Written instruction:
Tally the lines of the records below that contain the string "support", where case counts. Reply with the number alone.

● ● ● ● ● ● ●

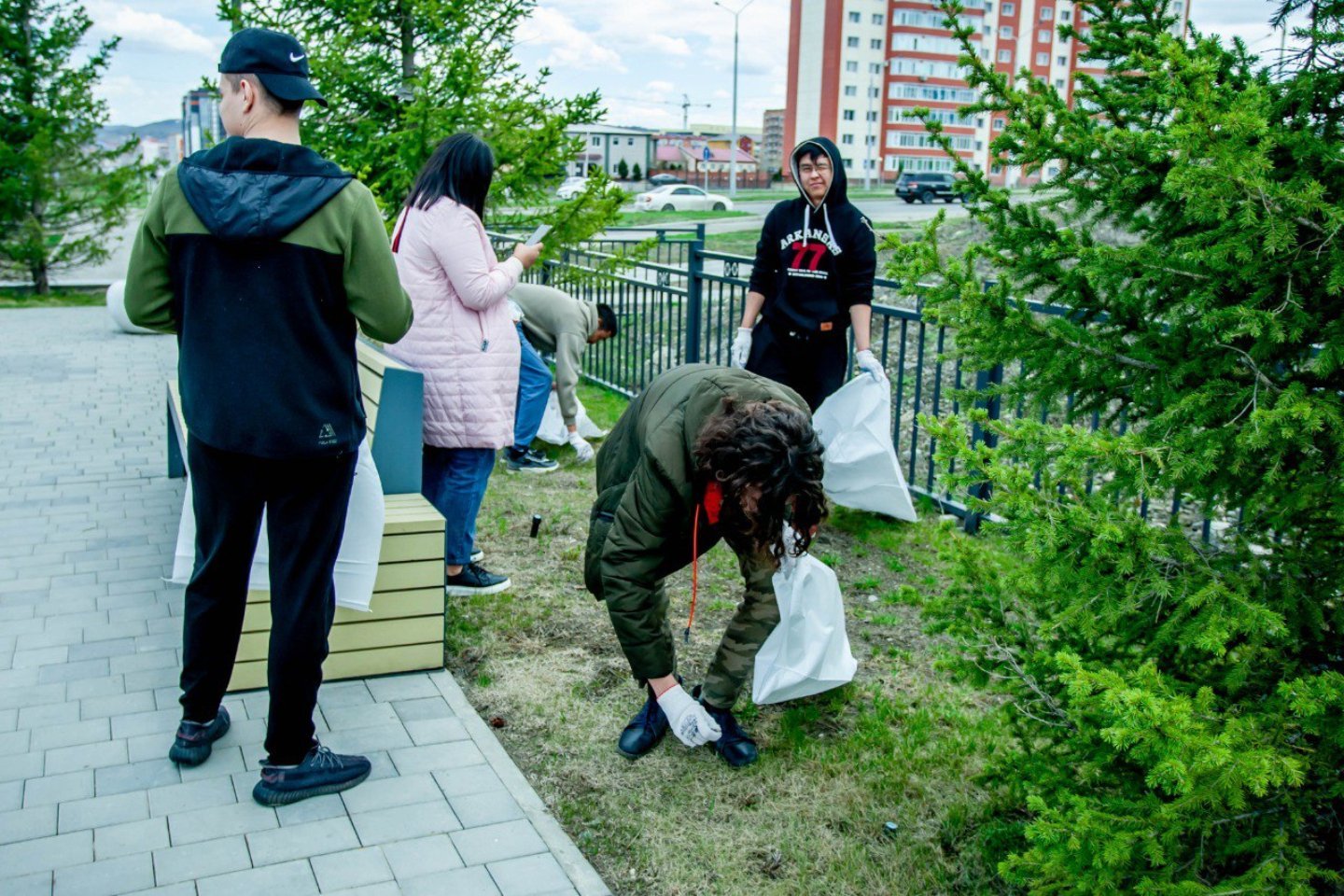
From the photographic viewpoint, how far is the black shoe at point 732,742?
11.7 feet

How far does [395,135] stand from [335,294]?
4.61 metres

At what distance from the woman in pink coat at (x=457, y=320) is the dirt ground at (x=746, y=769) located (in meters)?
0.58

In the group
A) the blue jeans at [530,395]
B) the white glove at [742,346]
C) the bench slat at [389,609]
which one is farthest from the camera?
the blue jeans at [530,395]

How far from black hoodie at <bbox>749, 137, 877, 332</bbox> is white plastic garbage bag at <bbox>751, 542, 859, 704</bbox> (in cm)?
209

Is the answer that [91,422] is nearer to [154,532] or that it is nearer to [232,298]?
[154,532]

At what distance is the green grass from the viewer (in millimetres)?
15461

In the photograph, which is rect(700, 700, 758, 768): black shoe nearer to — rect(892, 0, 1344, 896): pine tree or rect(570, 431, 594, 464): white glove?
rect(892, 0, 1344, 896): pine tree

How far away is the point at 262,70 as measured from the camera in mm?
2904

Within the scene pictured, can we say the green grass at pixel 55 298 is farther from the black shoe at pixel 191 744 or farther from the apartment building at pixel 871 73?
the apartment building at pixel 871 73

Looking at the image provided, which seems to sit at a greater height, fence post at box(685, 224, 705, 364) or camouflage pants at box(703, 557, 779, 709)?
fence post at box(685, 224, 705, 364)

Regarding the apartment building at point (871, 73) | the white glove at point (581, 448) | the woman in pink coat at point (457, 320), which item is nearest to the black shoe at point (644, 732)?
the woman in pink coat at point (457, 320)

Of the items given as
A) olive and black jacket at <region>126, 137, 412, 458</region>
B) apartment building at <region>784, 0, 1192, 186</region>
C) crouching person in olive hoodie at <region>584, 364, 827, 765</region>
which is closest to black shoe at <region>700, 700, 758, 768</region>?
crouching person in olive hoodie at <region>584, 364, 827, 765</region>

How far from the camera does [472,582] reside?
198 inches

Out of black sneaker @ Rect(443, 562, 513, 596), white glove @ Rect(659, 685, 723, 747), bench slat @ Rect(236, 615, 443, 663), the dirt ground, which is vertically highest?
white glove @ Rect(659, 685, 723, 747)
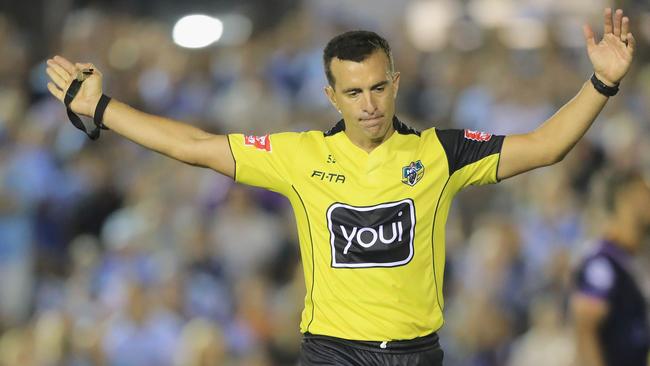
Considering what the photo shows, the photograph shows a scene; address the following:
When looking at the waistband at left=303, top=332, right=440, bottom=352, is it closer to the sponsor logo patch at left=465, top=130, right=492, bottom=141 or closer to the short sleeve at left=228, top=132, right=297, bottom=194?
the short sleeve at left=228, top=132, right=297, bottom=194

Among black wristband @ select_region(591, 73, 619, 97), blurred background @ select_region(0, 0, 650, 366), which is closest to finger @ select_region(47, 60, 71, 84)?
black wristband @ select_region(591, 73, 619, 97)

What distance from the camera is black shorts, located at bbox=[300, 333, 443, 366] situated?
5070mm

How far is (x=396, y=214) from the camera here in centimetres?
504

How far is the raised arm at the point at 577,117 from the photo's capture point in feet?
16.5

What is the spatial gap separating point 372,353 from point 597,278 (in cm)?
278

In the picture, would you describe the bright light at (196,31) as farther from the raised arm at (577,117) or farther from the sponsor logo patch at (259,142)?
the raised arm at (577,117)

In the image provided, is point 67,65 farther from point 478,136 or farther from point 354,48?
point 478,136

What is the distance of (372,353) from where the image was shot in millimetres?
5074

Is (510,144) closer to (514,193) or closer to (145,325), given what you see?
(514,193)

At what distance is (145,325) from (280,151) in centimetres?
547

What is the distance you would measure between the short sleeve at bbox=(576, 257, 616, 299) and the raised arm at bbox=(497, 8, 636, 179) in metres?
2.50

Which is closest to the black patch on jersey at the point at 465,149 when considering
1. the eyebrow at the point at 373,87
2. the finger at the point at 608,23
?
the eyebrow at the point at 373,87

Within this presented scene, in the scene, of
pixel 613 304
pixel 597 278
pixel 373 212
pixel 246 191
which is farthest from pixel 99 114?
Answer: pixel 246 191

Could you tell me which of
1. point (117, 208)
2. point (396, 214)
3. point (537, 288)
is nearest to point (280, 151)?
point (396, 214)
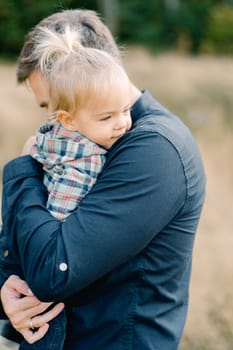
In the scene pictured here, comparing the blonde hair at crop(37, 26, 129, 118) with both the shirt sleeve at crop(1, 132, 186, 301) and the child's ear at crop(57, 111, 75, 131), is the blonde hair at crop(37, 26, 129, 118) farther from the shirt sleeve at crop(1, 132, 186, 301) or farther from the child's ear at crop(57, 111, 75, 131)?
the shirt sleeve at crop(1, 132, 186, 301)

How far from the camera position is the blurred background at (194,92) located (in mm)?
5035

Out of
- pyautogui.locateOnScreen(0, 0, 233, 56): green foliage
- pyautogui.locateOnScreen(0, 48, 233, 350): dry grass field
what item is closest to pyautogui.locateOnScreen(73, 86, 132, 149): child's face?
pyautogui.locateOnScreen(0, 48, 233, 350): dry grass field

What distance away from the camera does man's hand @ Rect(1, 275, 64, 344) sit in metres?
2.22

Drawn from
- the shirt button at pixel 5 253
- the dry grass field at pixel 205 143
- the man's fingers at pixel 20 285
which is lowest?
the dry grass field at pixel 205 143

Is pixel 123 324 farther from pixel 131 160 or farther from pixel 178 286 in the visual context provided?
pixel 131 160

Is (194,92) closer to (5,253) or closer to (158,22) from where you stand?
(5,253)

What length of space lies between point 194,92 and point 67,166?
9.16 metres

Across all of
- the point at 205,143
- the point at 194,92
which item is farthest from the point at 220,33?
the point at 205,143

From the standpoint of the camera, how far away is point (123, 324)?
2207mm

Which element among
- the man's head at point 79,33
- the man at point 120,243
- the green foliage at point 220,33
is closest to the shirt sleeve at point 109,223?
the man at point 120,243

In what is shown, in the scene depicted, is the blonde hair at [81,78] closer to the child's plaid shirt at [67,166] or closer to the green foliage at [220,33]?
the child's plaid shirt at [67,166]

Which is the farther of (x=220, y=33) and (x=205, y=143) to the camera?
(x=220, y=33)

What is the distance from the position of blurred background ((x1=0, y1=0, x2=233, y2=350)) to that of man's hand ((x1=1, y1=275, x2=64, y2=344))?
905mm

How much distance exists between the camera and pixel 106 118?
2146 millimetres
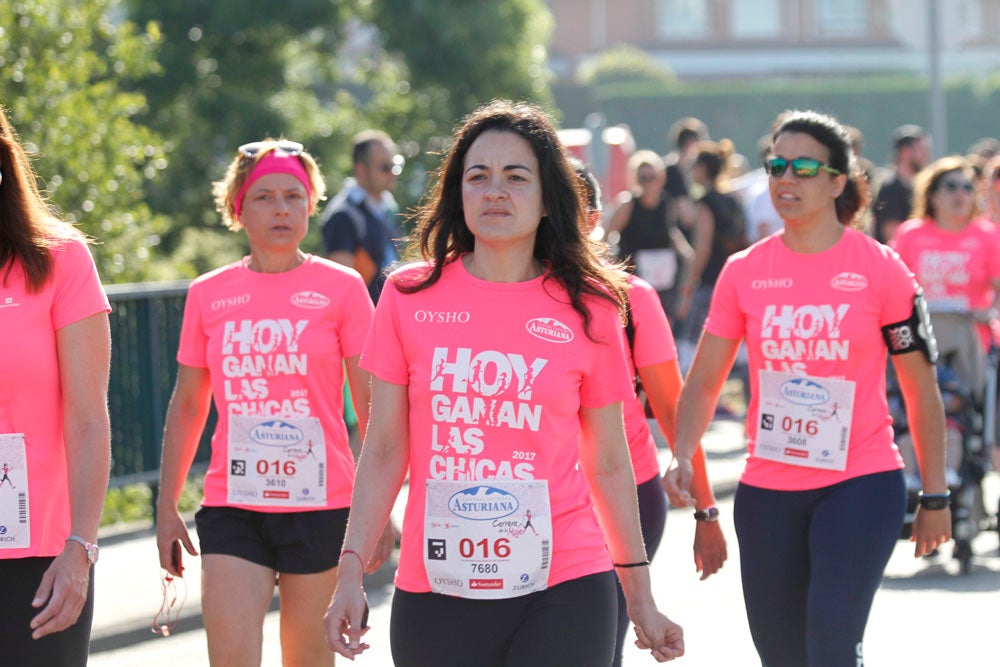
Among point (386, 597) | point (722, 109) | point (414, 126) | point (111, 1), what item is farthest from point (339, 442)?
point (722, 109)

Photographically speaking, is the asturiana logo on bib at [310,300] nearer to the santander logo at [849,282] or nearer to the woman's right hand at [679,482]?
the woman's right hand at [679,482]

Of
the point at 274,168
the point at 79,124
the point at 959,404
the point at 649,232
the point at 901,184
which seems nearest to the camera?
the point at 274,168

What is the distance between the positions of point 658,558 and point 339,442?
4.59 m

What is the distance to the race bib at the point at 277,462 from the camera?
18.1 feet

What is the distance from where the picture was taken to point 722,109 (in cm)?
5078

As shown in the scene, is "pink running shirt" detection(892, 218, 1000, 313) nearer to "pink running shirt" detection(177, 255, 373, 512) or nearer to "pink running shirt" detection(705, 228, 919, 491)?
"pink running shirt" detection(705, 228, 919, 491)

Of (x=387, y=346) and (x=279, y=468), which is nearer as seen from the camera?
(x=387, y=346)

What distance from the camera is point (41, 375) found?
4027 mm

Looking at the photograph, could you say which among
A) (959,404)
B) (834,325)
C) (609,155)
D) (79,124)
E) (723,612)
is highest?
(79,124)

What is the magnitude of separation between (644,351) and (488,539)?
5.57ft

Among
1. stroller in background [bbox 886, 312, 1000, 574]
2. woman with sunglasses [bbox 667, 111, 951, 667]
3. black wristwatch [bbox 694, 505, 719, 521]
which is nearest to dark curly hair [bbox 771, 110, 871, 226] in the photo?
woman with sunglasses [bbox 667, 111, 951, 667]

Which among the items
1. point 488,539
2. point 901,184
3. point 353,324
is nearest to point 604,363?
point 488,539

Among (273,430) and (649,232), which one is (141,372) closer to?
(649,232)

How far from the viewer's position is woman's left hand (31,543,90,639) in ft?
12.6
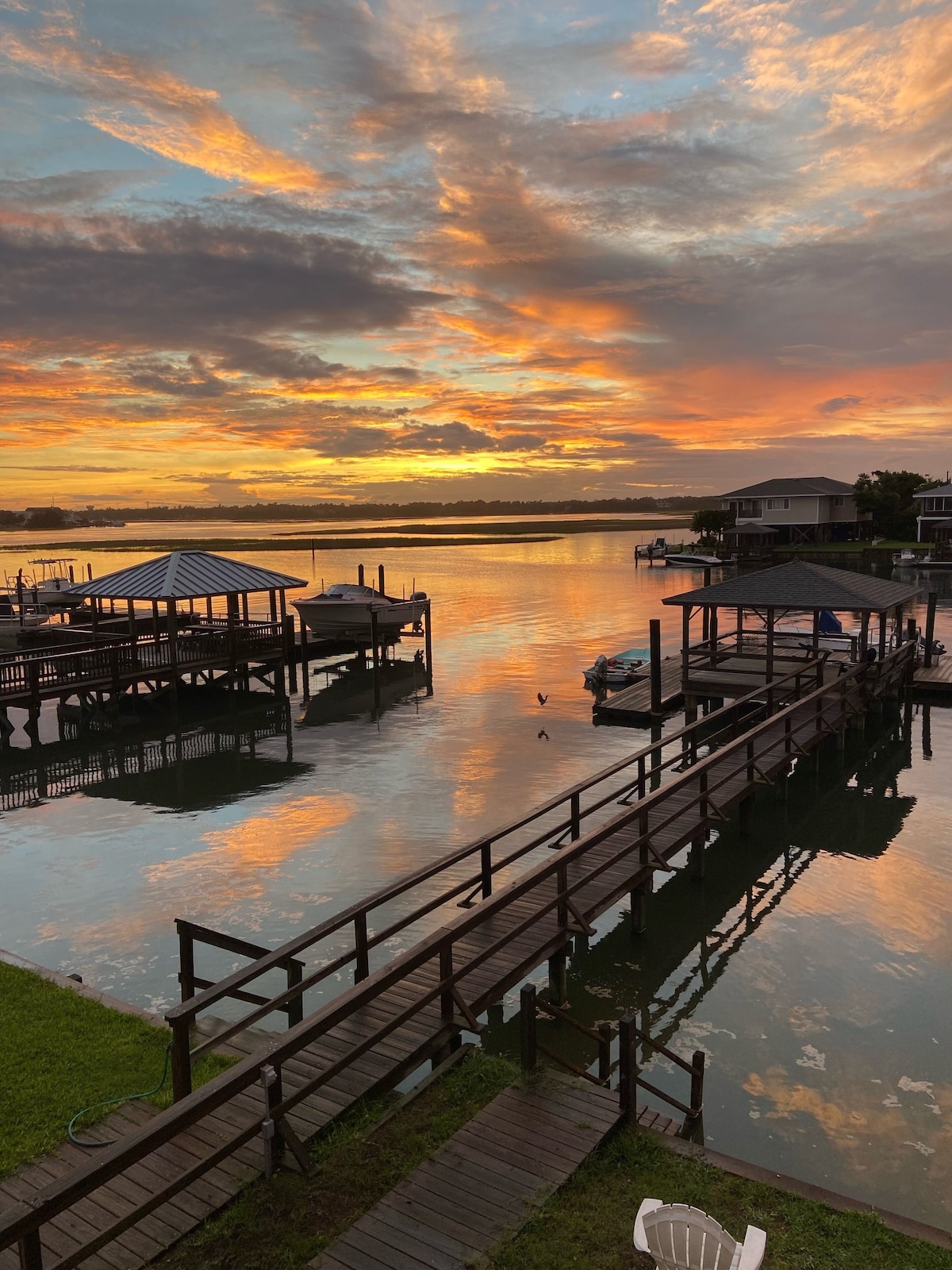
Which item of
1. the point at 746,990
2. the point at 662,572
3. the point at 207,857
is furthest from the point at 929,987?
the point at 662,572

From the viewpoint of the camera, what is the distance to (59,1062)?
27.5ft

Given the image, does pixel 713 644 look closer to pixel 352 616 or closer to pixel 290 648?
pixel 290 648

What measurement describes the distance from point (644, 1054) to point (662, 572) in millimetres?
81316

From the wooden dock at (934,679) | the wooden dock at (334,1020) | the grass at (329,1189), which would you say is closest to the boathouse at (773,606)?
the wooden dock at (934,679)

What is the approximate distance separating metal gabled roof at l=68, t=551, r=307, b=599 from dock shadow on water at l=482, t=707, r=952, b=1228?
2068cm

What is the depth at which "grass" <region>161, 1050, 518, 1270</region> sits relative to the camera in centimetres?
557

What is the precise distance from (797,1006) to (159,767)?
17.9 m

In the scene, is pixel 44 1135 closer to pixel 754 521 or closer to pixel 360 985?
pixel 360 985

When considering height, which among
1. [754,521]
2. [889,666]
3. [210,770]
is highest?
[754,521]

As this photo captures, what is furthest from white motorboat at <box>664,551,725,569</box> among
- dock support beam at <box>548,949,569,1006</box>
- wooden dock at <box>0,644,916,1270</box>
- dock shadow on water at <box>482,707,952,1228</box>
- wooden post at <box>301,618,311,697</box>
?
dock support beam at <box>548,949,569,1006</box>

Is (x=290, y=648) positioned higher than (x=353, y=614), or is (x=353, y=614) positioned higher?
(x=353, y=614)

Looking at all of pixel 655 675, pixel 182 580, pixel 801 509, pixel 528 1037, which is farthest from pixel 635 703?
pixel 801 509

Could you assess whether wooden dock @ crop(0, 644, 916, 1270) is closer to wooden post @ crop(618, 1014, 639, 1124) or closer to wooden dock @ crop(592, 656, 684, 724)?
wooden post @ crop(618, 1014, 639, 1124)

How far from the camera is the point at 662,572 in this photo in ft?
290
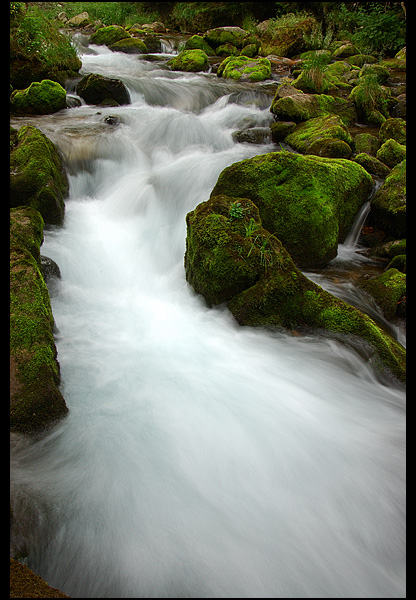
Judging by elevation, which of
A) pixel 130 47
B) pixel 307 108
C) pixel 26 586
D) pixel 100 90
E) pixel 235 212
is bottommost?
pixel 26 586

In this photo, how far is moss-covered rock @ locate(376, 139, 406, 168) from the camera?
7383mm

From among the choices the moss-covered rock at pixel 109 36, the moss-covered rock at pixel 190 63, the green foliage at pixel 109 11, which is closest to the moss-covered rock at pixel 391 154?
the moss-covered rock at pixel 190 63

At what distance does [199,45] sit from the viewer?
18094 mm

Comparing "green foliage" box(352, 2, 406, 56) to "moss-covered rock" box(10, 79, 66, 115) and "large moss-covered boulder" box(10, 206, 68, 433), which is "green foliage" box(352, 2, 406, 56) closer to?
"moss-covered rock" box(10, 79, 66, 115)

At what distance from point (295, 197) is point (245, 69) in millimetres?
11086

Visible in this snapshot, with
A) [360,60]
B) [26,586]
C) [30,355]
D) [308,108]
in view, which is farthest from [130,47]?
[26,586]

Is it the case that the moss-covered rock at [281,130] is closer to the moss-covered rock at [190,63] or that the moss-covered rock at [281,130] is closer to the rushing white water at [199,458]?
the rushing white water at [199,458]

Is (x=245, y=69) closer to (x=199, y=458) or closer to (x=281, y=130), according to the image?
(x=281, y=130)

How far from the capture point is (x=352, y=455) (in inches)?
113

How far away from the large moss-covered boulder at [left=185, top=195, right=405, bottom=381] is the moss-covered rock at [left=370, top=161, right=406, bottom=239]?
2663 mm

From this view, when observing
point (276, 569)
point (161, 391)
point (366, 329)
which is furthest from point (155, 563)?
point (366, 329)

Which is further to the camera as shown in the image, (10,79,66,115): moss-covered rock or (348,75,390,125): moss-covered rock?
(348,75,390,125): moss-covered rock

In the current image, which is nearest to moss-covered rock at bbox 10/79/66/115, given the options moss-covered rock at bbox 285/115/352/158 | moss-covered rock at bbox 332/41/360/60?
moss-covered rock at bbox 285/115/352/158

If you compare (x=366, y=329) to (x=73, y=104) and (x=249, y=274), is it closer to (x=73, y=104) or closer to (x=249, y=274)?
(x=249, y=274)
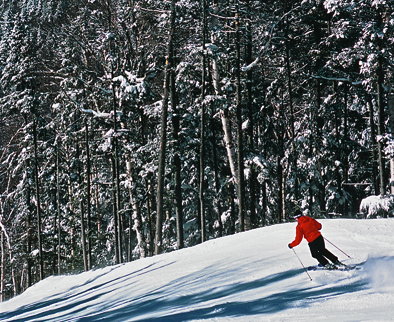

● ● ● ● ● ● ●

Solution to this task:
2